Work instruction A
From the passage on protest policy, write out the part that begins at the words "In addition, a" and stops after the words "sanctions as appropriate.".
Work instruction B
Decide whether each statement below agrees with the passage on protest policy, answering yes or no and quoting the words from the passage that settle it.
(i) Faculty with relevant expertise will work with students to plan events in spring quarter.
(ii) The protest grew out of a desire to bring attention to discussion of immigration law.
(iii) Disruptive protests advance students' education as lawyers better than planned programming does.

In addition, a more detailed and explicit policy with clear protocols for dealing with disruptions would better protect the rights of speakers and also those who wish to exercise their right to protest within permissible bounds, and is something we will seek to adopt and educate students and staff on going forwardCf., e.g., UC Hastings [now UC College of the Law San Francisco] Event Policy: Student Organization Support Protocol; Permissible Forms of Protest (Adopted October 1, 2022), available at https://www.thefire.org/research-learn/uc-hastings-event-policy-adopted-october-1-2022.  Doing so will bring greater clarity and certainty about future enforcement of the policy, including through disciplinary sanctions as appropriate.

I also recognize that the protest originally grew out of a desire by students to bring greater attention to discussion of LGBTQ+ rights in the current legal environment.  I have spoken with faculty whose scholarship and teaching gives them relevant expertise, and who will work with students to plan events in spring quarter to substantively engage on this topic.  Such programming, rather than disruptive protests, better advances students’ education as lawyers and advocates.

Stored data

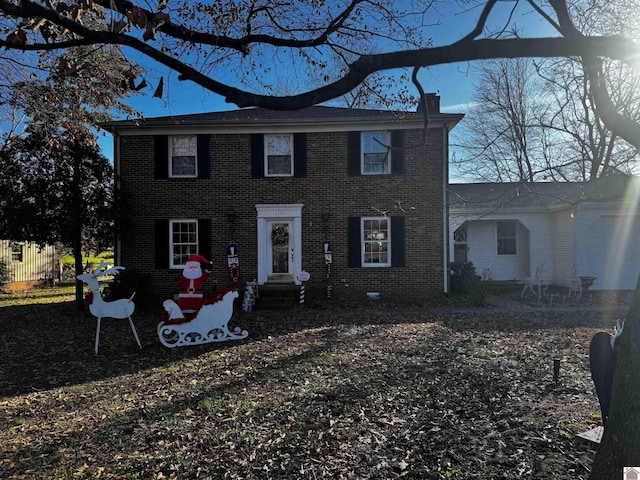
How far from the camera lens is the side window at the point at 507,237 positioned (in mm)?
15828

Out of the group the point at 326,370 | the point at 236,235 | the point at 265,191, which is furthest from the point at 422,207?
the point at 326,370

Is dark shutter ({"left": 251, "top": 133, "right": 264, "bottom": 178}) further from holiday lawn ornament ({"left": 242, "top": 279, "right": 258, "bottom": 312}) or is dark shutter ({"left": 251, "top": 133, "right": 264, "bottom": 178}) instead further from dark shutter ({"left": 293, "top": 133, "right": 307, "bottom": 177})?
holiday lawn ornament ({"left": 242, "top": 279, "right": 258, "bottom": 312})

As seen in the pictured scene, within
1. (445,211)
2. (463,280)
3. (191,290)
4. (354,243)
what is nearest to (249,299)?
(191,290)

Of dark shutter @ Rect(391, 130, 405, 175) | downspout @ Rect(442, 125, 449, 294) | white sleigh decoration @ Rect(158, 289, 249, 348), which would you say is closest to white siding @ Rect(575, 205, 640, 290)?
downspout @ Rect(442, 125, 449, 294)

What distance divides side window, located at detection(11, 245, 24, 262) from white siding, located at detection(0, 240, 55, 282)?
0.30 ft

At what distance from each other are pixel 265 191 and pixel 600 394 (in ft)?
33.1

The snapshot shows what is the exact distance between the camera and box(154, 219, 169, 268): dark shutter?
12.1 m

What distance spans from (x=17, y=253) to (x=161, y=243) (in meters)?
10.3

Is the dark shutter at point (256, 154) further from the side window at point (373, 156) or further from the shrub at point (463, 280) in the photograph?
the shrub at point (463, 280)

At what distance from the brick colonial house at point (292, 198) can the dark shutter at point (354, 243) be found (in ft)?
0.10

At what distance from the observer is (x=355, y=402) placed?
451 centimetres

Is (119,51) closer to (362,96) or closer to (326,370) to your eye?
(362,96)

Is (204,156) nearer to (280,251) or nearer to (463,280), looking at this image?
(280,251)

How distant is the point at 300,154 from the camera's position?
39.4ft
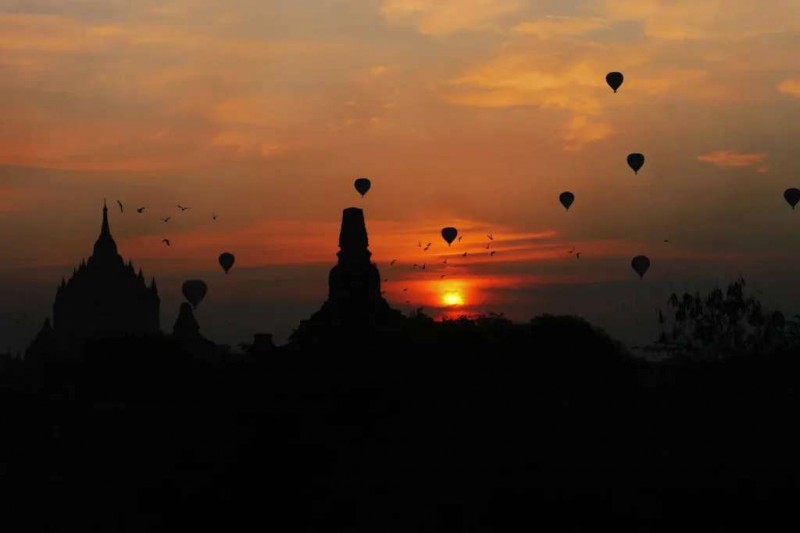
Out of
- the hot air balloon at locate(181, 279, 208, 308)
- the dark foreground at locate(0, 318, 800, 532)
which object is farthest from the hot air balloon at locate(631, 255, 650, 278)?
the hot air balloon at locate(181, 279, 208, 308)

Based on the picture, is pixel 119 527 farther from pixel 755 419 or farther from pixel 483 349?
pixel 483 349

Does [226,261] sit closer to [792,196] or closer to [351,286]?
[351,286]

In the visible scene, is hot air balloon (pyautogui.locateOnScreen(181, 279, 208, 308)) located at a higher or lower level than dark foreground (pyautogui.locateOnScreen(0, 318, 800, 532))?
higher

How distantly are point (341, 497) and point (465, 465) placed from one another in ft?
23.9

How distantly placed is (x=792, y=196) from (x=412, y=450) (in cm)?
3590

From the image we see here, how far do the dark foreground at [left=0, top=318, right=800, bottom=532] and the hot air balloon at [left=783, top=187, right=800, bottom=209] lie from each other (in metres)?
10.5

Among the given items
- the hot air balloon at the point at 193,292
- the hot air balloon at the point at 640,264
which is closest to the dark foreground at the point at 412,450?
the hot air balloon at the point at 640,264

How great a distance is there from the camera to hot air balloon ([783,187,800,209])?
99.6 metres

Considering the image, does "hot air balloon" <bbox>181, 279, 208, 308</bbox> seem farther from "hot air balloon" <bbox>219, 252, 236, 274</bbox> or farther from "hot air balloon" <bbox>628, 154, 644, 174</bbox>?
→ "hot air balloon" <bbox>628, 154, 644, 174</bbox>

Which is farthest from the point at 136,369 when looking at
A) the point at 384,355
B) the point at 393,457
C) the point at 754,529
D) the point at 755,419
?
the point at 754,529

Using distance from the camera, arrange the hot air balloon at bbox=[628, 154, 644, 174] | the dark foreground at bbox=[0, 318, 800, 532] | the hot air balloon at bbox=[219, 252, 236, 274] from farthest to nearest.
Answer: the hot air balloon at bbox=[219, 252, 236, 274] < the hot air balloon at bbox=[628, 154, 644, 174] < the dark foreground at bbox=[0, 318, 800, 532]

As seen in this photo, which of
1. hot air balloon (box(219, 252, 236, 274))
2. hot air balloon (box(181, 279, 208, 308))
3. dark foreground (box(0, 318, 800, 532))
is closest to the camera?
dark foreground (box(0, 318, 800, 532))

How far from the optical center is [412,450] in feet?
260

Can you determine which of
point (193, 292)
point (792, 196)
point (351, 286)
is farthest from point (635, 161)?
point (193, 292)
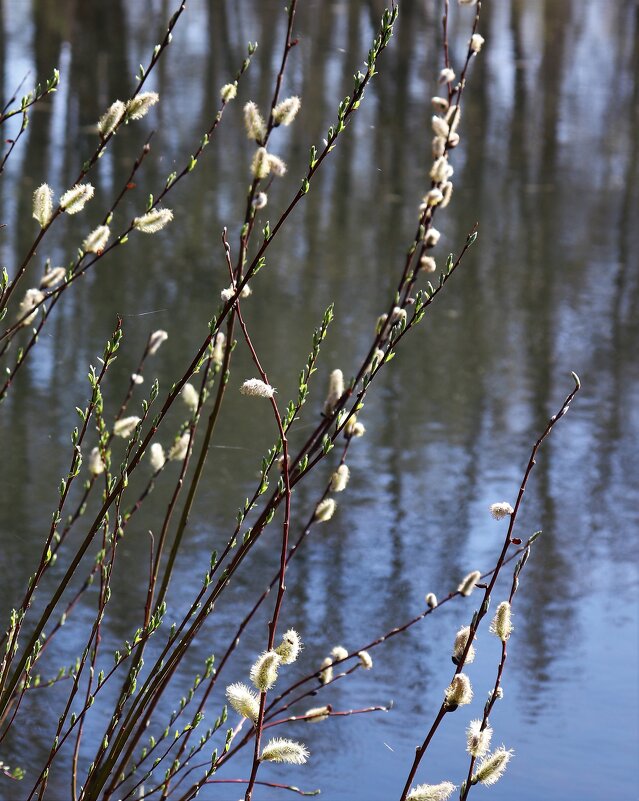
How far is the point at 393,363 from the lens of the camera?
3797 millimetres

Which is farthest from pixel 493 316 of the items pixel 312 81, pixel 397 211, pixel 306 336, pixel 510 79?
pixel 510 79

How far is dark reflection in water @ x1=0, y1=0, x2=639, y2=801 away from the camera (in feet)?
7.26

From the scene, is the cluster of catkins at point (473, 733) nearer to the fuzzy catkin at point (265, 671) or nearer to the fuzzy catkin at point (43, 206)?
the fuzzy catkin at point (265, 671)

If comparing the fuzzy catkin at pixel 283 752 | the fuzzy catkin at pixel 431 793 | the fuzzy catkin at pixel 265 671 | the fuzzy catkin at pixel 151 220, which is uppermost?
the fuzzy catkin at pixel 151 220

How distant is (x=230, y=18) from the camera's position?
770cm

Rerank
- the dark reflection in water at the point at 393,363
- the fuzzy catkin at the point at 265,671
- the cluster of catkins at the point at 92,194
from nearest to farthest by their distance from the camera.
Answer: the fuzzy catkin at the point at 265,671
the cluster of catkins at the point at 92,194
the dark reflection in water at the point at 393,363

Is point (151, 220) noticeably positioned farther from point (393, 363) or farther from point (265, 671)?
point (393, 363)

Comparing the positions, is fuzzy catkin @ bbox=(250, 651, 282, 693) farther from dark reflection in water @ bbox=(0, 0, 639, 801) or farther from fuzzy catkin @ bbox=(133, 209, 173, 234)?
dark reflection in water @ bbox=(0, 0, 639, 801)

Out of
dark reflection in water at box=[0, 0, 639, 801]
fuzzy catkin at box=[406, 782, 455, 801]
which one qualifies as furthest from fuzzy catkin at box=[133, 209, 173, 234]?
dark reflection in water at box=[0, 0, 639, 801]

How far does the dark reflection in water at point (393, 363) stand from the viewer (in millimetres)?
2213

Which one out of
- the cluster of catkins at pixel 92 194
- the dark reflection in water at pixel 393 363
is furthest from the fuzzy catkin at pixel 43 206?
the dark reflection in water at pixel 393 363

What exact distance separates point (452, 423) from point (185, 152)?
2581 millimetres

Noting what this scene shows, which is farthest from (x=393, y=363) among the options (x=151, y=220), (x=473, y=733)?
(x=473, y=733)

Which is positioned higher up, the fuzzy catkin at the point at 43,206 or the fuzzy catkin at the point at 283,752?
the fuzzy catkin at the point at 43,206
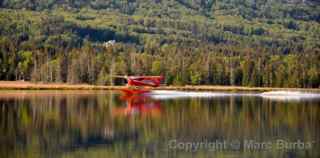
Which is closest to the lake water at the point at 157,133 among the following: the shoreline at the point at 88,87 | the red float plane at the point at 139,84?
the red float plane at the point at 139,84

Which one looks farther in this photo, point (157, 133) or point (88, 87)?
point (88, 87)

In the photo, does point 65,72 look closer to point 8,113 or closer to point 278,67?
point 278,67

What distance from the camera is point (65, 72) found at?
14212 cm

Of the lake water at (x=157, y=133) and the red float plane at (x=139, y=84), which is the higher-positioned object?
the lake water at (x=157, y=133)

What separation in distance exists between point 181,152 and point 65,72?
370 feet

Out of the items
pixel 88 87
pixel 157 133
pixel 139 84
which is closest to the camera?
pixel 157 133

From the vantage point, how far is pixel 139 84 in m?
99.6

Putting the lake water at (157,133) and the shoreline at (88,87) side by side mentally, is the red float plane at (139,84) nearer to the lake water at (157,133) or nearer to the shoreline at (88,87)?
the shoreline at (88,87)

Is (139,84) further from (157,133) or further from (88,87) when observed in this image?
(157,133)

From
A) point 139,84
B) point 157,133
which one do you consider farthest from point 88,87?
point 157,133

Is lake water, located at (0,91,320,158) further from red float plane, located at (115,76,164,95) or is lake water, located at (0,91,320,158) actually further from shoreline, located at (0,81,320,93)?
shoreline, located at (0,81,320,93)

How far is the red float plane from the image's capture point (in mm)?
96938

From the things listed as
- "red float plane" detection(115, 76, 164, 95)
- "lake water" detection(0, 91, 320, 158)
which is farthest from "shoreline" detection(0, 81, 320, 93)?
"lake water" detection(0, 91, 320, 158)

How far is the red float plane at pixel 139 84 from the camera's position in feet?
318
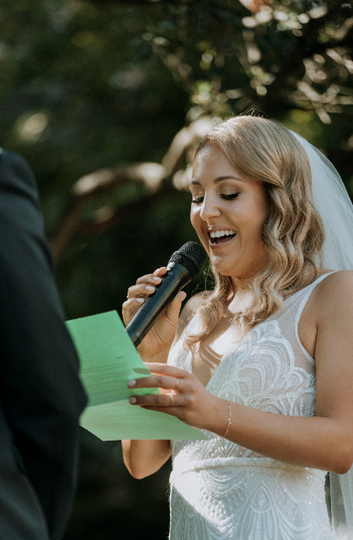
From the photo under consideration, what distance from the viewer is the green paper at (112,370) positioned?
5.89ft

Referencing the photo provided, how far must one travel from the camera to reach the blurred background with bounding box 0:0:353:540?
4.96 metres

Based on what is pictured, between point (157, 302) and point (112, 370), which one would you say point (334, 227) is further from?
point (112, 370)

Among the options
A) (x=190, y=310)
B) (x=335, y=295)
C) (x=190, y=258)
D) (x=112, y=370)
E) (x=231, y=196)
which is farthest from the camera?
(x=190, y=310)

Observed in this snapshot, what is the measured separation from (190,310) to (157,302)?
2.60 ft

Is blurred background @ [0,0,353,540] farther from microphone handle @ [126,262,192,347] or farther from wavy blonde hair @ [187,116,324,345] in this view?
microphone handle @ [126,262,192,347]

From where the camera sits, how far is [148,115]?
886 centimetres

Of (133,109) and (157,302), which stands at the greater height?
(157,302)

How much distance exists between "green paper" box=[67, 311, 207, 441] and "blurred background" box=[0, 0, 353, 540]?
10.5 feet

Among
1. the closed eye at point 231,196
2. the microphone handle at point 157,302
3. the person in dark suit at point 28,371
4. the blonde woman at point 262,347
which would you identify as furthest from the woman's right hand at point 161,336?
the person in dark suit at point 28,371

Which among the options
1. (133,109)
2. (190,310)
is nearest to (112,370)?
(190,310)

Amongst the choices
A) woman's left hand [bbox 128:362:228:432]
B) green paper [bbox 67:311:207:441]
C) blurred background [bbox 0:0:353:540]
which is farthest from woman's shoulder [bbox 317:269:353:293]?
blurred background [bbox 0:0:353:540]

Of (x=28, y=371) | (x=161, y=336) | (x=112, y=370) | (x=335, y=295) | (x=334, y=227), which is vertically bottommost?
(x=161, y=336)

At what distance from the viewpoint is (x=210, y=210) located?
273cm

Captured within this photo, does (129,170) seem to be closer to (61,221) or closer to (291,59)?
(61,221)
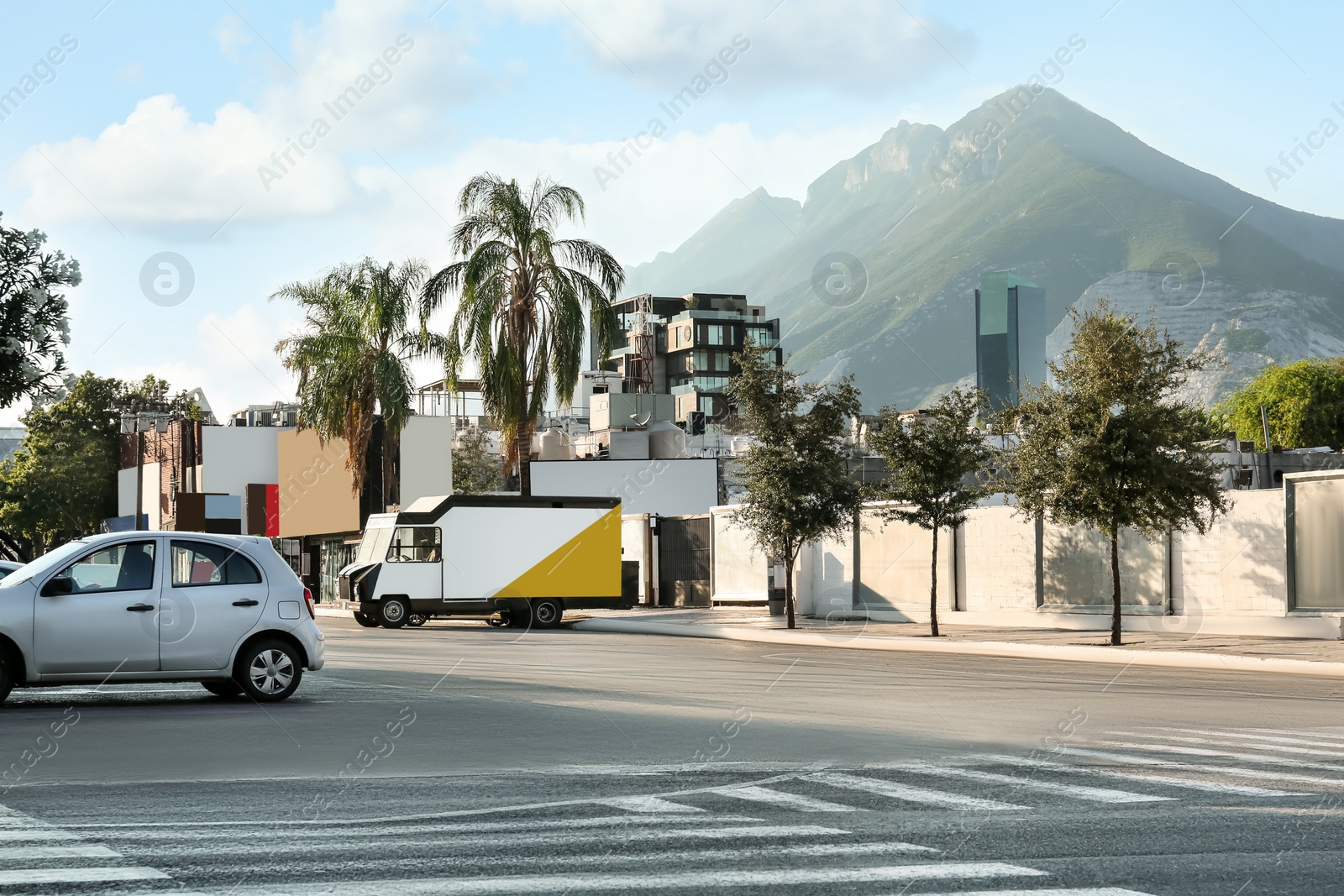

Written response A
In addition, a more detailed and explicit policy with clear protocols for dealing with disruptions would better protect the rights of speakers and also those who wish to exercise their right to protest within permissible bounds, and is something we will seek to adopt and educate students and staff on going forwardCf., e.g., UC Hastings [now UC College of the Law San Francisco] Event Policy: Student Organization Support Protocol; Permissible Forms of Protest (Adopted October 1, 2022), available at https://www.thefire.org/research-learn/uc-hastings-event-policy-adopted-october-1-2022.  Doing so will bring greater clarity and certainty about future enforcement of the policy, including through disciplinary sanctions as appropriate.

Written response B
(i) Yes: "who will work with students to plan events in spring quarter"
(ii) No: "bring greater attention to discussion of LGBTQ+ rights in the current legal environment"
(iii) No: "Such programming, rather than disruptive protests, better advances students’ education as lawyers and advocates."